Coleborne pursues these two objectives in six chapters. She sets the scene by portraying the cities of Melbourne and Auckland from the 1850s to the 1880s and then continues in the second chapter by establishing each city’s network of social institutions taking care of immigrants in need, including the asylums for the insane. The third chapter focuses on the patients. Through quantitative analysis of the records, Coleborne can identify the medical, social, cultural and racial categories that the authorities considered useful to tabulating those in their care. During a patient’s career in the asylums, doctors would add further information. Thus, Coleborne concludes, the casebooks contain not just neatly ordered data but narratives of the insane that reflect not only their history as patients but also their perception by physicians and the production of the meaning of madness in the colonies. In contrast, the final three chapters are based on a qualitative analysis of the casebooks. They allow Coleborne to study the roles colonial societies expected men and women, whites, Chinese and Maori to play by interpreting the records on those of them who did not want or were unable to do so. In the fourth and fifth chapters, the author zooms in on gender as a category within the racial majority – whites of European extraction – in both institutions in order to study colonial ideologies of masculinity and femininity. In particular, men who apparently were too mentally and physically weak to cope with the harsh conditions of colonial life, and women who could not fulfil their functions of giving birth and raising children, caused anxieties about the viability of the colonies. Yet the prognosis of future usefulness was gendered, too: while men detained in the asylums had failed, institutionalised women could be rescued. The sixth and final chapter deals with those considered ‘the other’ on a racial basis. The Chinese in Melbourne and Maori in Auckland were small yet visible minorities both in the asylums and in the general population. By subjecting them to the process of categorisation in the casebooks, the institutions marked their difference not only in racial but also in social and cultural terms.

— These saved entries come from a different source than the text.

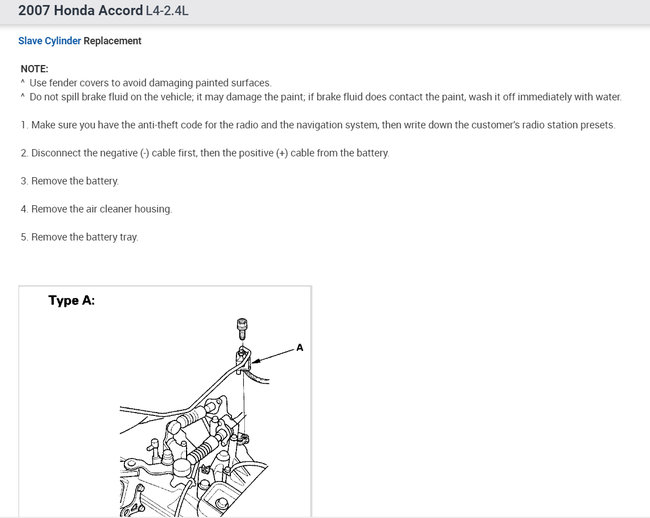 2007 Honda Accord L4-2.4L

Slave Cylinder Replacement

NOTE:
^ Use fender covers to avoid damaging painted surfaces.
^ Do not spill brake fluid on the vehicle; it may damage the paint; if brake fluid does contact the paint, wash it off immediately with water.

1. Make sure you have the anti-theft code for the radio and the navigation system, then write down the customer's radio station presets.

2. Disconnect the negative (-) cable first, then the positive (+) cable from the battery.

3. Remove the battery.

4. Remove the air cleaner housing.

5. Remove the battery tray.

Type A:

A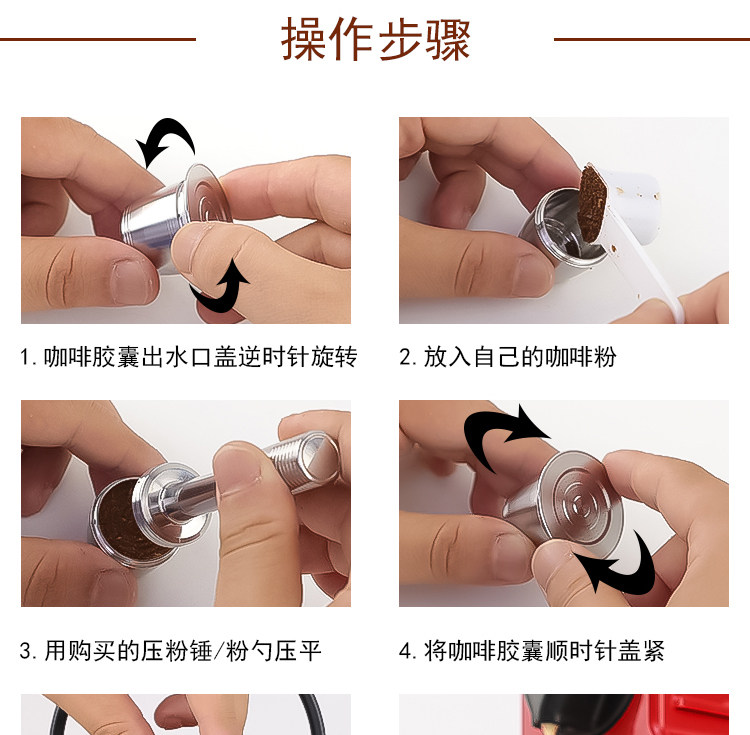 操作步骤

1. 咖啡胶囊出水口盖逆时针旋转

2. 放入自己的咖啡粉

3. 用购买的压粉锤/粉勺压平

4. 将咖啡胶囊顺时针盖紧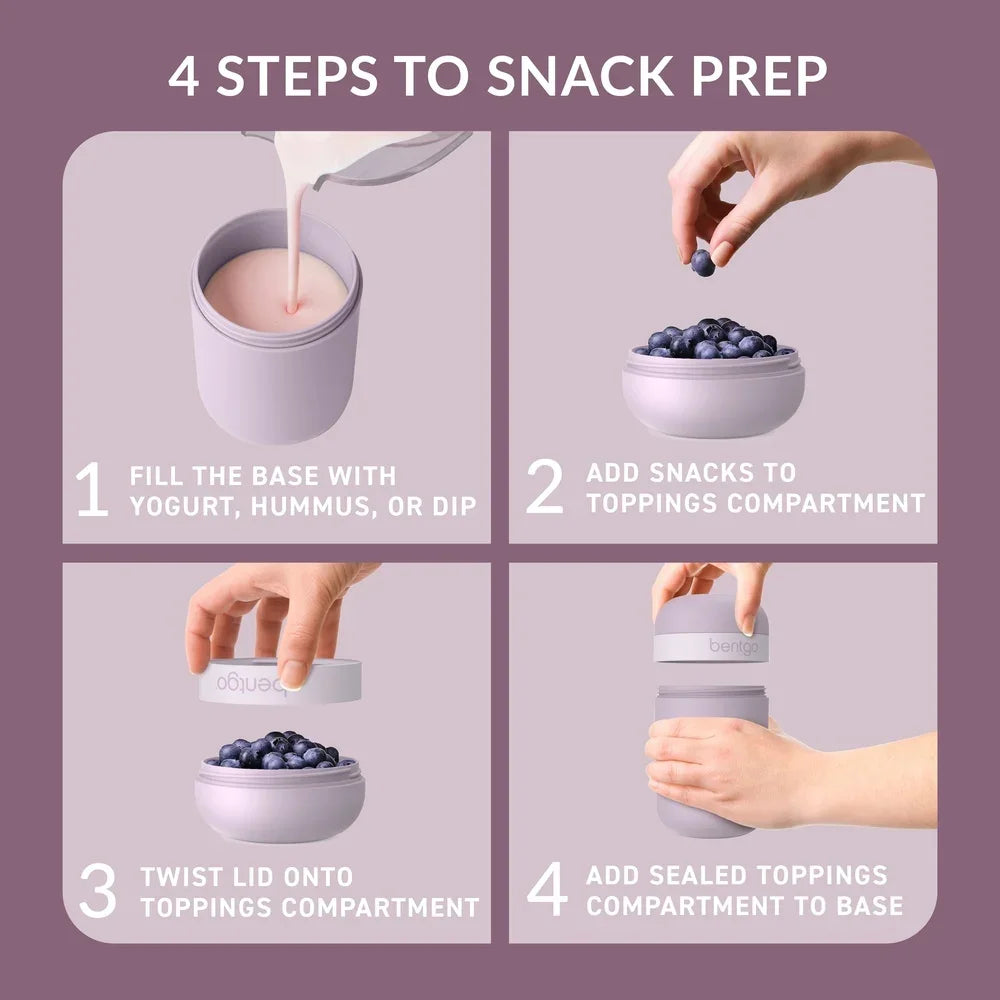 4 STEPS TO SNACK PREP

1 FILL THE BASE WITH YOGURT, HUMMUS, OR DIP

2 ADD SNACKS TO TOPPINGS COMPARTMENT

bentgo

3 TWIST LID ONTO TOPPINGS COMPARTMENT

bentgo

4 ADD SEALED TOPPINGS COMPARTMENT TO BASE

In her conclusion, Coleborne emphasises the power of institutions to produce categories, to subject people to them, to create social and cultural norms and, thus, to include and exclude individuals, to create social structures, attribute social status and construct racial and gender identities. She also highlights the importance of the local as well as the imperial context for these processes. Yet, despite this insistence, the results for both case studies remain amorphous and indistinct. Despite the potential for a comparative or entangled historical perspective, Coleborne homogenises Melbourne and Auckland. Thus, the data collected in the casebooks of the Yarra Bend Asylum and the Auckland Asylum serve Coleborne to mutually reinforce her conclusions about the production of a colonial white settler identity in both institutions and not to point out local peculiarities of Victorian and New Zealand identities. She locates complexity and difference within Australia and New Zealand, not between them. This emphasis on the commonalities also makes it more difficult to determine the specifics of both Australasian colonies within the framework of the Empire or, more generally, the formation of modern institutions and societies. Therefore, the ‘Empire’ Coleborne refers to in the book’s title remains remarkably vague. Imperial power structures and connections rarely feature prominently. The book’s perspective is firmly Australasian; the British Empire serves mainly as a backdrop for local developments while its relevance for the case studies remains unclear. In the end, ‘Insanity, Identity and Empire’ leaves the impression of a contribution to the regional debate about the national identity of two former colonies of white settlement in the age of globalisation and multicultural immigration.